It was Sunday morning. There was a tap at the door; a little child appeared, took one look at the pure, radiant face there, and disappeared saying aloud to his mother, 'There's a Salvation Army lady at the door, mother, and I don't think you ought to send her away.' Kate Lee heard the words, and uninvited, slipped into the passage. Meeting the mother, she said gently, 'If I have a welcome from the child, I am sure of one from you.'

That morning the strings of Mrs. Parrot's harp of hope were reduced to one. A brave-hearted girl, she had started married life determined to fill it with music, despite the prophecies that she was a fool to marry Parrot. But the strings of her harp broke one by one, and this morning there was no song in her heart; she could see no star in the heavy sky.

She was a fine type of the working woman; had been servant in a good family, and had had a godly Sunday School teacher who had taught her the reality of God and the efficacy of prayer. Through all the wretched, terrible years of her married life, she had prayed and hoped for deliverance from the earthly hell in which she and her children lived.

The week before Adjutant Lee's visit she had in desperation gone to a spiritual leader and implored him to try and reform her husband, and had received the extraordinary reply, 'Well, you must bear with this little habit. I may tell you I have the same weakness myself.'

Little habit indeed! It had lost Parrot two businesses. Now he pushed a barrow, hawking anything he had money to buy; generally the proceeds went in drink, his family starved and lived in terror of him, and his wife, the soul of respectability, could not keep the family decent.

A year ago, her patience completely worn out, she had told him not to come home any more.

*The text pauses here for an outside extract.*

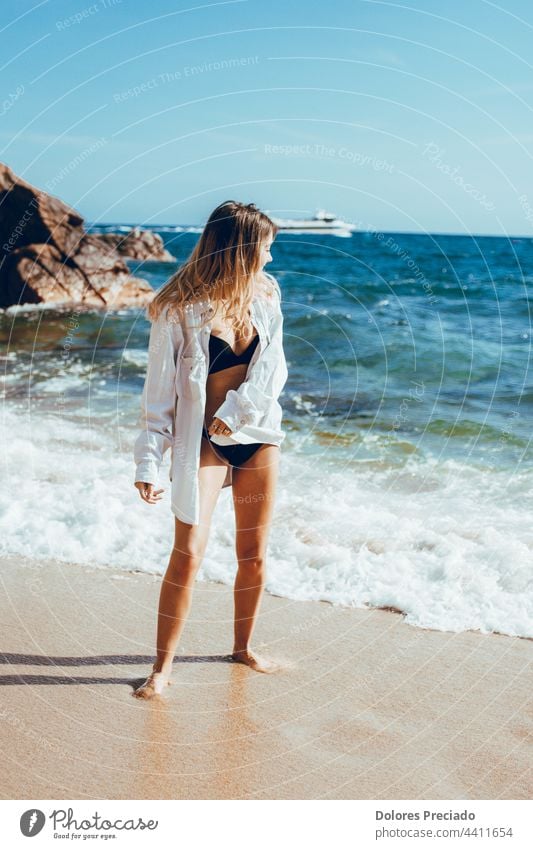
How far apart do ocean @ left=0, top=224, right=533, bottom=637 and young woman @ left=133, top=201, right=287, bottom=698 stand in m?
1.45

This was the last straw to Parrot's own wretchedness.

He went to a chemist, purchased some oxalic acid, dropped it into a pint of beer and drank it; stumbling into the street, overcome by pain and gasping for breath, he fell to the ground. The police picked him up, took him to the hospital and his life was saved. When he had sufficiently recovered to go before the magistrate, he was sent to jail for a week; while in there, he made desperate resolves that he would do better; but once released, life went on as before.

Mrs. Parrot lifted her eyes to the Adjutant's face. Was God going to help her after all? The Adjutant invited her to the meetings. She frankly said her husband had no clothes to wear. 'Where was he?' 'Upstairs in bed.'

The Adjutant asked if she might go up and see him. Mrs. Parrot thought she had better go and inquire.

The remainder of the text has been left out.